Lacking water content of any significance, they warmed up a lot faster than the sand had. Then they started to crack and splinter as they got hotter and hotter, spitting sparks as they did so. The more the heating continued the more the stones shattered, a few times even violently, much like glass objects would have when heated unevenly. That was only to be expected. After all, flint and glass had several things in common.

The sedimentary cryptocrystalline mineral that had once been used as both a weapons material and a way to start fires in the early stone age was a stone almost every traveller in Westeros was familiar with. Cheap and fairly common, it was still used for starting fires more often than any other method. What those people didn't know about flint was that it was almost pure quartz, well over ninety percent silica. The only significant impurities were water and calcium oxide, at less than three percent each. The heating process got rid of the small amount of water first, leaving behind a slightly translucent rock of tiny quartz crystals. Then, just as with the sand before, said crystals started to melt.

Unlike before, there was no other significant component in the mixture, just molten silicon dioxide. The melting point of quicklime was about a thousand degrees higher than that of quartz and while it was somewhat soluble to molten silicon dioxide I found drawing out a single impurity in limited amounts far easier than doing the same to half a dozen different materials making about half of the glass mixture. With the bits of pure white dust falling away, what was left was a brightly glowing transparent fluid; almost pure molten quartz.
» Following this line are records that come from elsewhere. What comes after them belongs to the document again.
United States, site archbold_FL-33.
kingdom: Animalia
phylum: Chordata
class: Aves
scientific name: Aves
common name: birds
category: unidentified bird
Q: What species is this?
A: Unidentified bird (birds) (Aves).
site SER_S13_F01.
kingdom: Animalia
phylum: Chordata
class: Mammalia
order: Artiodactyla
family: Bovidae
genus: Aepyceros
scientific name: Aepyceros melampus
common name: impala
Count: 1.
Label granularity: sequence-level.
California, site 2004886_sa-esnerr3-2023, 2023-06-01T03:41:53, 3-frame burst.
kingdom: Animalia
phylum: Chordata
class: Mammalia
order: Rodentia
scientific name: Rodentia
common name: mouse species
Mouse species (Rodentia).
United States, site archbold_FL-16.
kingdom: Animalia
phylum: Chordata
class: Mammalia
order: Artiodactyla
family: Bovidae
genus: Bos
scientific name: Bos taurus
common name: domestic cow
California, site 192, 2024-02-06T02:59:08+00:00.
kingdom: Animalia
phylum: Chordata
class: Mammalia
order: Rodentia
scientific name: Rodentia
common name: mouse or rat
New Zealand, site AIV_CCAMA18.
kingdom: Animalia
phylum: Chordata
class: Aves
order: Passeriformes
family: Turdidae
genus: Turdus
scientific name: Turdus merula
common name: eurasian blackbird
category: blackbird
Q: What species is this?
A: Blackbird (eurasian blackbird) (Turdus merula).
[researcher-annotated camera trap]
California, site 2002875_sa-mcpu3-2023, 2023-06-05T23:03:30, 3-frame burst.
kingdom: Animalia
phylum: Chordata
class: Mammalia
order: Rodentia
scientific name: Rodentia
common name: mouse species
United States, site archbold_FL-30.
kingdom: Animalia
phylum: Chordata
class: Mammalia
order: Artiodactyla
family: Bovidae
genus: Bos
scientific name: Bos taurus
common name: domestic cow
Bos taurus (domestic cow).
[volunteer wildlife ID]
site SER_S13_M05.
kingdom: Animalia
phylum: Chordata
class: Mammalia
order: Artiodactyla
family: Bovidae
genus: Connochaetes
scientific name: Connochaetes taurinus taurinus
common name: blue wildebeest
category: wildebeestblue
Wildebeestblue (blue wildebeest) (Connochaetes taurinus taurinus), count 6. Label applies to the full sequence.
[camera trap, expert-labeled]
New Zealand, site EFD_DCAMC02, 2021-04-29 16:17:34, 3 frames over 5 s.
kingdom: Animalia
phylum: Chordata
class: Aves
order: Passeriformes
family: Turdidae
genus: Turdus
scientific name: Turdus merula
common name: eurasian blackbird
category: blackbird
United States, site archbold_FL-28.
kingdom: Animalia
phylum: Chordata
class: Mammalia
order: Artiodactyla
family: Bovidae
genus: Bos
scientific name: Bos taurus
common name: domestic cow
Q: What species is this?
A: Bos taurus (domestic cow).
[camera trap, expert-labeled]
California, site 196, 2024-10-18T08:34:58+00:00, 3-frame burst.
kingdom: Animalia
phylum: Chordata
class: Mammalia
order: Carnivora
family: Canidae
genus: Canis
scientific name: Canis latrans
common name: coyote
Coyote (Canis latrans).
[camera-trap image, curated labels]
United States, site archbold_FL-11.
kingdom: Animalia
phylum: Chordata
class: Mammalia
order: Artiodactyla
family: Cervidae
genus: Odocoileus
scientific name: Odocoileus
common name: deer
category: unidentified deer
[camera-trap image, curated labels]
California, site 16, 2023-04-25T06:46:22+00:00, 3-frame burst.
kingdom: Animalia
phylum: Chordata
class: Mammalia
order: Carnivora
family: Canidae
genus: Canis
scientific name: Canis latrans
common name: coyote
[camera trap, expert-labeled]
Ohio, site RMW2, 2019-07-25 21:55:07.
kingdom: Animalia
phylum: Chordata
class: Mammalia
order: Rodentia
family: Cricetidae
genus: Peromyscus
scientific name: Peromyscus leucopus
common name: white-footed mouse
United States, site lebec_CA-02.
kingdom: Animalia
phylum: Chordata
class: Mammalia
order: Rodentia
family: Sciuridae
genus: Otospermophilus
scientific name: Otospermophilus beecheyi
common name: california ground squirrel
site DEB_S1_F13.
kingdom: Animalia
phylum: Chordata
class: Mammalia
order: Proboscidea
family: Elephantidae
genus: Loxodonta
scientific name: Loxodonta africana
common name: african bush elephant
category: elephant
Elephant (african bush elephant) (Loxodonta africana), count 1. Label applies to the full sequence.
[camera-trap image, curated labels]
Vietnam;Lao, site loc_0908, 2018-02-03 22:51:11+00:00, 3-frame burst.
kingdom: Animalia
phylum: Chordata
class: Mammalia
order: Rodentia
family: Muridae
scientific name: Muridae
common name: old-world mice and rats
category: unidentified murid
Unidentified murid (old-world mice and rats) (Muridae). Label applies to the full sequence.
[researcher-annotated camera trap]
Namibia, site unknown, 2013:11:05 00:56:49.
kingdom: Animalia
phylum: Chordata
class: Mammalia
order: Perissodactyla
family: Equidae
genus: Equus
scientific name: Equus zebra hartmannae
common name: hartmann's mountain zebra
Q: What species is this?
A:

It responded to my limited stone-shaping magic far better than anything else I'd tried it on before, letting me shape the stone almost as easily as I could my constructs of solid flame. Ancient Valyrian mages had made statues and other elaborate decorations out of fused stone; while the amounts of molten quartz I could manipulate were laughable compared to what they'd shaped into entire castles, bridges and other titanic edifices, my control of its shapes was just as good. At my mental command it stretched into a disc three feet wide and a quarter-inch thick, squeezed itself into a sphere, grew sharp angles and became a pyramid, then under the course of a minute assumed the crude facsimile of a dragon in flight.

Small details still eluded me and the process of magical shaping was not very quick, but there I had two advantages any glassblower would kill for; conjured tools that would remain undamaged by the heat, and a heat immunity that let me shape the softened material like clay with my bare fingers. Almost giddy at the breakthrough, I drained the heat off the molten material via magic, cooling it down in well under a minute.

Normal glass would have shattered. Fused quartz, having a much lower coefficient of thermal expansion, simply solidified in the shape it had been given with no issues. The result was a crystal clear solid, with better clarity than even Bohemian Crystal back on Earth, or the Myrish glass examples in White Harbor's markets. But those were not the only advantages. Grabbing the dozen-pound sphere, I slammed it against an equally-sized rock. The sandstone shattered under the blow, but the orb of fused quart weathered it intact. Compared to the glasses available in this tech level, fused quartz was about an order of magnitude stronger and tougher. Things made of it would not be nearly as fragile, which was always a plus but especially in the more dangerous environment of Westeros.

Having gotten my first great success after days of work, I took a break to rest, eat and plot. Now, what would be the most impressive thing to do with the best glass Westeros had ever seen?